While Mike discovers Dr. Hayes dying on the cellar floor, Count Yorga is upstairs introducing Donna to her mother (I'm glad that we don't get to hear that conversation, honestly). Mike can't quite bring himself to kill the fully vampiric Erica and runs up to the second floor where he confronts Yorga (who sacrifices Donna's mother in an attempt to get away). It's at least partially luck that puts the count on the business end of the broom-handle stake that Michael thrust at him, but as I said while playing Warhammer Fantasy Battle, I'll take lucky if I can't be good.

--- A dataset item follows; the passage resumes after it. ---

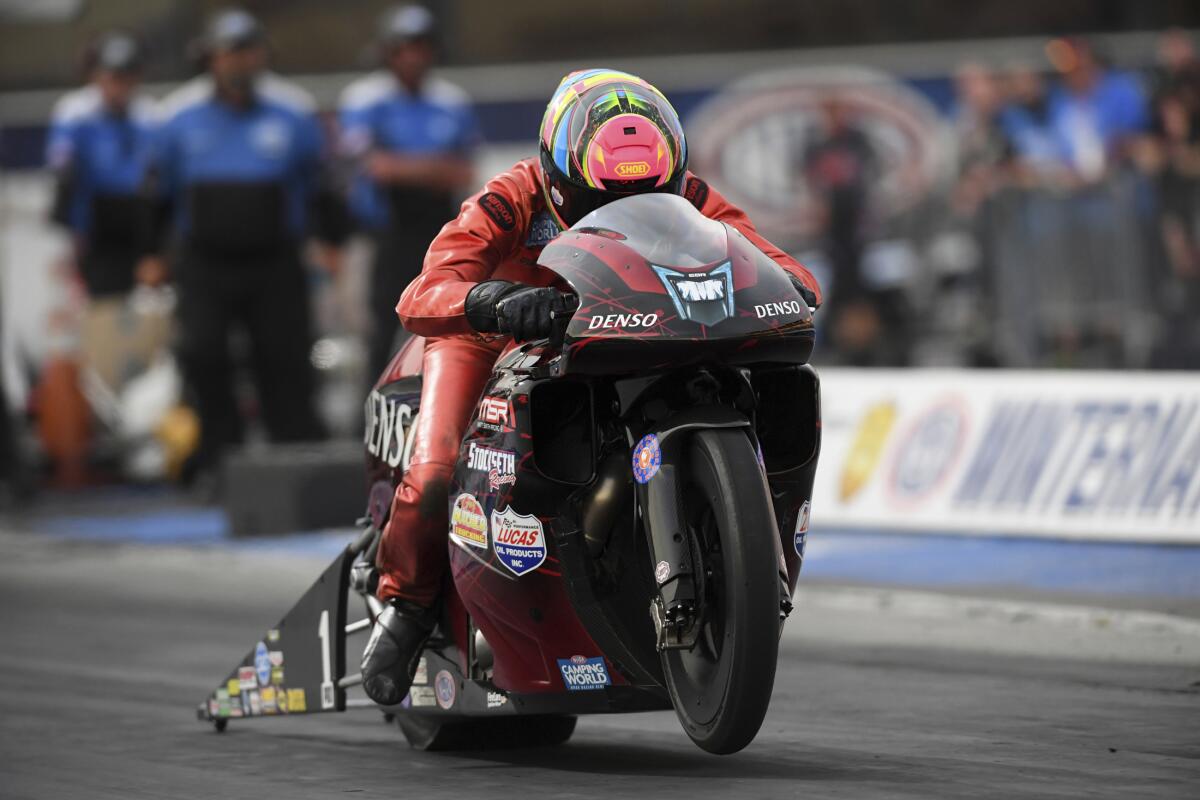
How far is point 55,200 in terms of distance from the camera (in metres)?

Michael tells Donna it's time for them to leave and guides her away from the bodies staked on the floor. And, true to Dr. Hayes' theory, the late Count Yorga has withered away into ash (in the shape of a body, complete with facial features, which looks boss as hell). But unfortunately two of Yorga's brides are still active (I can't say "alive"), and Donna herself is a threat that the movie's last hero didn't consider until the freeze-framed attack that ends the film (save the narrator returning for a laugh at the audience's expense for thinking vampires were just superstition).
Well, dang. This is one of those films that occupies an important and pivotal spot in the history of the genre--it's got the blood and cleavage of the Hammer Studios films of the previous decade and a half but pinched the "nobody gets out alive" ending from the 1968 landmark Night of the Living Dead. It treats vampirism as dark and romantic (for a creepy, early-Seventies value of "romance") six years before Anne Rice published her claim to fame. It looks back to the past, taking everything it needs from decades of vampires in film going back to the Thirties while simultaneously showing where things were going to go for half a century more. Not too shabby for an AIP flick that was originally going to be a showcase for T&A.
"I thought you were reviewing C.H.U.D. this year. I got dressed up to do a C.H.U.D. joke, and you need to do a better job of letting me know what your schedule is going to be."
I remain unconvinced, which is why the vampire would be able to kill me if one set up shop in Ann Arbor and had a taste for diabetics with Type O-Negative.
ReplyDeleteI read a short story some years ago about a vampire whose penchant for diabetics ended up landing him in the dentist's chair with a bad fang.
Fortunately, my AB-positive is of little interest to haemivorous revenants.
Oh, sure, but if you find one with a taste for rarer indulgences you might be in trouble.